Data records
┌──

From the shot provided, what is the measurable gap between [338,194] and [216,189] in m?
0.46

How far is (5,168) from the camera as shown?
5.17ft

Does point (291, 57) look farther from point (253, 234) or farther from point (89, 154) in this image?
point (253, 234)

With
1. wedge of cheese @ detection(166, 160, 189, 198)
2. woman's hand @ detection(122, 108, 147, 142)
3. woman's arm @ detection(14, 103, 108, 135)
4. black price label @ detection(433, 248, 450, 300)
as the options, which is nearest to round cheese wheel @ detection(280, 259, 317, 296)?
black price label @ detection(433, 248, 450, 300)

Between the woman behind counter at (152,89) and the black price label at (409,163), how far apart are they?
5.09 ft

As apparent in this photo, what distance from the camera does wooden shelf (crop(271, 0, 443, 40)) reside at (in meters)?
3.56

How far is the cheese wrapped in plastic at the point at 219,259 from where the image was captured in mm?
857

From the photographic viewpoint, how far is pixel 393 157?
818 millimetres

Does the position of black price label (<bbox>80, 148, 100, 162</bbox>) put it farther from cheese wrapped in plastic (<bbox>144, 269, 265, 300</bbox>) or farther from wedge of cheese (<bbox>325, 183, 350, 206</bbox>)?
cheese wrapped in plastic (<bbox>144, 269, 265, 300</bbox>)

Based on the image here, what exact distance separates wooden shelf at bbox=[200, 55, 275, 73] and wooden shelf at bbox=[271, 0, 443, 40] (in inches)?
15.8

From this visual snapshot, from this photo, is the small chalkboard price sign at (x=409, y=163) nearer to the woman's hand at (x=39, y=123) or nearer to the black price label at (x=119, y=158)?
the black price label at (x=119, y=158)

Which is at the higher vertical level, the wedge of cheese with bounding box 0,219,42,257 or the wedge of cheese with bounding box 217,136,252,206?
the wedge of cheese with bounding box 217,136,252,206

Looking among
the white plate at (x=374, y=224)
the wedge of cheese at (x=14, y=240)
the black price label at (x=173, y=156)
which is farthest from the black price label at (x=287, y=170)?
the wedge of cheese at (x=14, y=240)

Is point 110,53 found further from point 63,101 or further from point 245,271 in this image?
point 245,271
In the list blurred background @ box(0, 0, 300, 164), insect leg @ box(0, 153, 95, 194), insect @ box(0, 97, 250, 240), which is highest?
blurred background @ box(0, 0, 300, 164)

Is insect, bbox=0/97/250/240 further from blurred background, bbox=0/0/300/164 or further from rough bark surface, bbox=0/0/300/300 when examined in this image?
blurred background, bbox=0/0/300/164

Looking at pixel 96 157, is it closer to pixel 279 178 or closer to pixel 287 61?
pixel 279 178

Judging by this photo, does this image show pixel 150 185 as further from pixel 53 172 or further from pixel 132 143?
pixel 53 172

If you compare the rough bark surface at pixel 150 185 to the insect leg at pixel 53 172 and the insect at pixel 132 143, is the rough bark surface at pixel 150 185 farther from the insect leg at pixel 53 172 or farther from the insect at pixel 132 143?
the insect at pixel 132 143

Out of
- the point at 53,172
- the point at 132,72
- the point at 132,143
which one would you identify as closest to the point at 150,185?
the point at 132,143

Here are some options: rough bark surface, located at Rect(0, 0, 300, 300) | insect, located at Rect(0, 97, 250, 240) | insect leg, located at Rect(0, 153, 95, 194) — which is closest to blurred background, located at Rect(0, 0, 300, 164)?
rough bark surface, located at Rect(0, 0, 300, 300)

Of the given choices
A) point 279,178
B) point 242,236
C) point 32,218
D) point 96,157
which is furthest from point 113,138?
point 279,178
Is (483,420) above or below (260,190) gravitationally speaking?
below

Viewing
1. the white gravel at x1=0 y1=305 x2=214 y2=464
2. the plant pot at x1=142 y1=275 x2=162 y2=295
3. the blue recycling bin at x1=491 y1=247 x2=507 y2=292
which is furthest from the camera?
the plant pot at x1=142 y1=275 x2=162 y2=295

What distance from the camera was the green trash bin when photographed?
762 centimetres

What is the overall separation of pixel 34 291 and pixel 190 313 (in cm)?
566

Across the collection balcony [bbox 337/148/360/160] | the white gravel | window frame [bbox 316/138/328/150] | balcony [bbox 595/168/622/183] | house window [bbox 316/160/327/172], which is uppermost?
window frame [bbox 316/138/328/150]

└──

* Aim of the task:
Please reproduce all of the material above word for word, from start to finish.

* Exercise output:
From the shot provided, what is the measurable gap between [338,194] and [216,189] in m?
0.46

How far is (5,168) from the camera as shown?
5.17ft

Does point (291, 57) look farther from point (253, 234) or farther from point (89, 154) in this image?
point (253, 234)

With
1. wedge of cheese @ detection(166, 160, 189, 198)
2. woman's hand @ detection(122, 108, 147, 142)
3. woman's arm @ detection(14, 103, 108, 135)
4. black price label @ detection(433, 248, 450, 300)
as the options, which is nearest to round cheese wheel @ detection(280, 259, 317, 296)?
black price label @ detection(433, 248, 450, 300)

Between the woman behind counter at (152,89) and the black price label at (409,163), how far apart are they?
5.09 ft

As apparent in this photo, what distance from the camera does wooden shelf (crop(271, 0, 443, 40)) reside at (in meters)?
3.56

How far is the cheese wrapped in plastic at the point at 219,259 from where the image was captured in mm?
857

From the photographic viewpoint, how far is pixel 393 157?
818 millimetres

Does the position of black price label (<bbox>80, 148, 100, 162</bbox>) put it farther from cheese wrapped in plastic (<bbox>144, 269, 265, 300</bbox>) or farther from wedge of cheese (<bbox>325, 183, 350, 206</bbox>)?
cheese wrapped in plastic (<bbox>144, 269, 265, 300</bbox>)

Based on the image here, what exact distance separates wooden shelf at bbox=[200, 55, 275, 73] and wooden shelf at bbox=[271, 0, 443, 40] (in inches)?
15.8

From this visual snapshot, from this photo, is the small chalkboard price sign at (x=409, y=163) nearer to the woman's hand at (x=39, y=123) or nearer to the black price label at (x=119, y=158)?
the black price label at (x=119, y=158)

Which is at the higher vertical level, the wedge of cheese with bounding box 0,219,42,257 or the wedge of cheese with bounding box 217,136,252,206?
the wedge of cheese with bounding box 217,136,252,206

Looking among
the white plate at (x=374, y=224)
the wedge of cheese at (x=14, y=240)
the black price label at (x=173, y=156)
which is farthest from the black price label at (x=287, y=170)?
the wedge of cheese at (x=14, y=240)

Is point 110,53 found further from point 63,101 or further from point 245,271 in this image?
point 245,271
In the list blurred background @ box(0, 0, 300, 164), insect leg @ box(0, 153, 95, 194), insect @ box(0, 97, 250, 240), which is highest?
blurred background @ box(0, 0, 300, 164)

Is insect, bbox=0/97/250/240 further from blurred background, bbox=0/0/300/164 or further from rough bark surface, bbox=0/0/300/300 when examined in this image?
blurred background, bbox=0/0/300/164

Looking at pixel 96 157, is it closer to pixel 279 178 or closer to pixel 287 61?
pixel 279 178

Judging by this photo, does this image show pixel 150 185 as further from pixel 53 172 or further from pixel 132 143?
pixel 53 172

If you compare the rough bark surface at pixel 150 185 to the insect leg at pixel 53 172 and the insect at pixel 132 143, is the rough bark surface at pixel 150 185 farther from the insect leg at pixel 53 172 or farther from the insect at pixel 132 143?
the insect at pixel 132 143

Out of
- the point at 53,172
- the point at 132,72
- the point at 132,143
which one would you identify as closest to the point at 150,185?
the point at 132,143

Here are some options: rough bark surface, located at Rect(0, 0, 300, 300) | insect, located at Rect(0, 97, 250, 240) | insect leg, located at Rect(0, 153, 95, 194) — which is closest to blurred background, located at Rect(0, 0, 300, 164)?
rough bark surface, located at Rect(0, 0, 300, 300)

Of the given choices
A) point 279,178
B) point 242,236
C) point 32,218
D) point 96,157
which is furthest from point 113,138?
point 279,178
Is (483,420) above or below (260,190) gravitationally speaking?
below

Viewing
1. the white gravel at x1=0 y1=305 x2=214 y2=464
2. the plant pot at x1=142 y1=275 x2=162 y2=295
3. the blue recycling bin at x1=491 y1=247 x2=507 y2=292
which is furthest from the camera?
the plant pot at x1=142 y1=275 x2=162 y2=295

What distance from the camera was the green trash bin when photographed?
762 centimetres

What is the overall separation of pixel 34 291 and pixel 190 313 (in cm)?
566

Across the collection balcony [bbox 337/148/360/160] | the white gravel | window frame [bbox 316/138/328/150] | balcony [bbox 595/168/622/183] | house window [bbox 316/160/327/172], which is uppermost?
window frame [bbox 316/138/328/150]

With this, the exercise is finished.